Noncollinear phase matching curves of type-I (ss-f) THG in XY principal plane, λ₁ = 1.053 μm, λ₂ = 0.5265 μm, λ₃ = 0.351 μm. a Analytical method; b Exhaustive search method; c GD method; d Near-axis and off-axis

The second is the exhaustive search method. Replacing the refractive index expression in Eq. (12): \(n_{1} = n_{\omega }^{s} ,n_{2} = n_{2\omega }^{s} ,n_{3} = n_{3\omega }^{f}\). The phase matching curves can be obtained by iterating over the three variables: φ₃, α and β, as shown in Fig. 6b.

● **Excerpted records**:
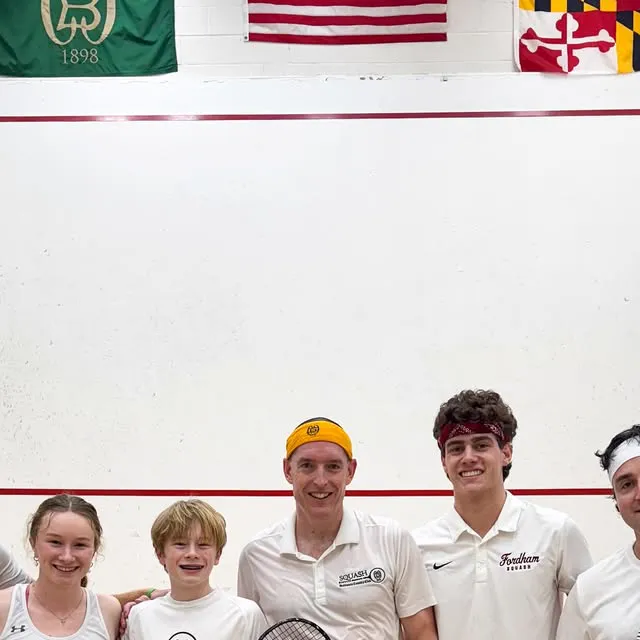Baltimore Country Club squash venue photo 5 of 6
---
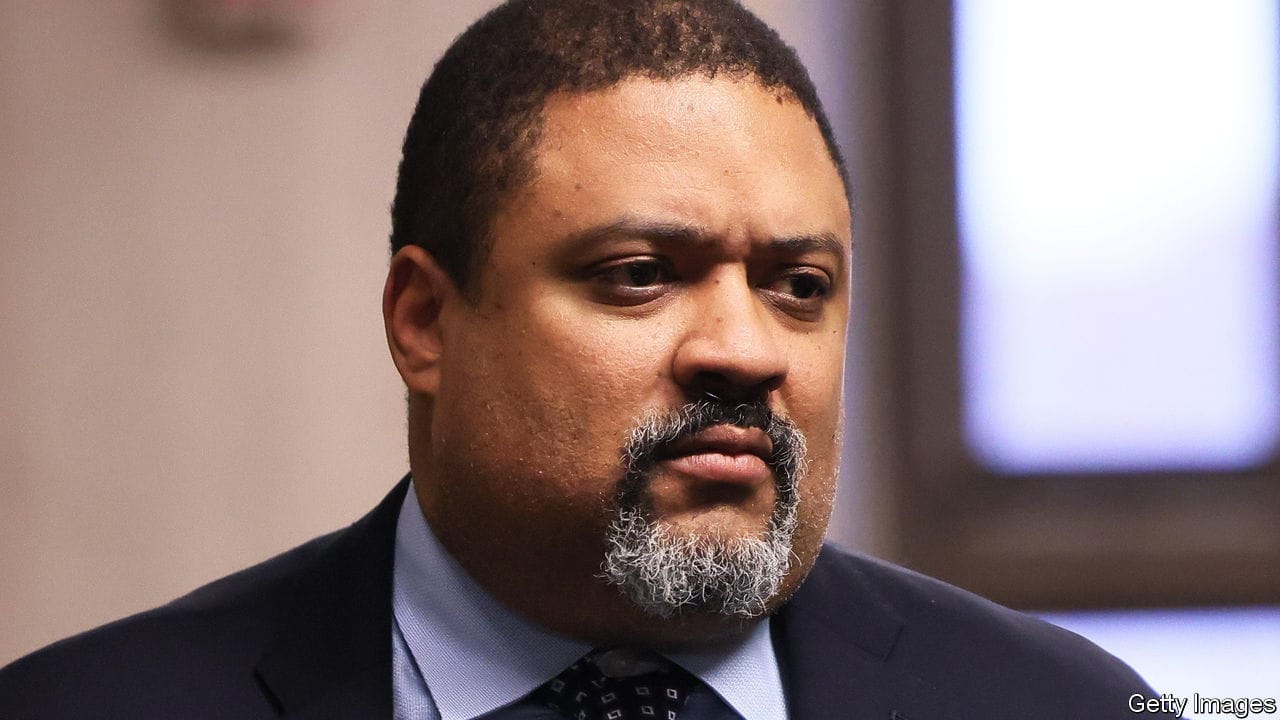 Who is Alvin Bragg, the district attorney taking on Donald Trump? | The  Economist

● **Task list**:
a. From the phase-matching text, return the part from "Noncollinear phase matching" to "shown in Fig. 6b." with no changes.
b. Continue the passage on noncollinear phase matching methods from the point where it stops.

● **Exercise results**:
a.
Noncollinear phase matching curves of type-I (ss-f) THG in XY principal plane, λ₁ = 1.053 μm, λ₂ = 0.5265 μm, λ₃ = 0.351 μm. a Analytical method; b Exhaustive search method; c GD method; d Near-axis and off-axis

The second is the exhaustive search method. Replacing the refractive index expression in Eq. (12): \(n_{1} = n_{\omega }^{s} ,n_{2} = n_{2\omega }^{s} ,n_{3} = n_{3\omega }^{f}\). The phase matching curves can be obtained by iterating over the three variables: φ₃, α and β, as shown in Fig. 6b.

b.
Distinguishing from the preceding two existing methods, the third is our novel method which is based on the GD algorithm. Where \(R = 2000,\varepsilon = 10^{ - 12}\), fixing θ = 90° and φ within 35°–145. The phase matching curves are shown in Fig. 6c. It can be noticed that the results calculated by our method are highly consistent with the previous two methods. The phase matching curves of φ₃-α, φ₃-β, and φ₃-γ are symmetric about φ₃ = 90° with γ_max = 18.53° (α_max = 6.11°, β_max = 12.42°) when φ₃ = 90°. The phase matching curves of the near-axis and off-axis can be further obtained, as shown in Fig. 6d. Where φ₁, φ₂, φ₃ denote near-axis, φ₁ʹ, φ₂ʹ, φ₃ʹ denote off-axis, and φ₃ = φ₃ʹ (green curve) is symmetric about φ = 90°. Further, it can be observed that the phase matching angles between the near and off-axis are symmetric about φ = 90°.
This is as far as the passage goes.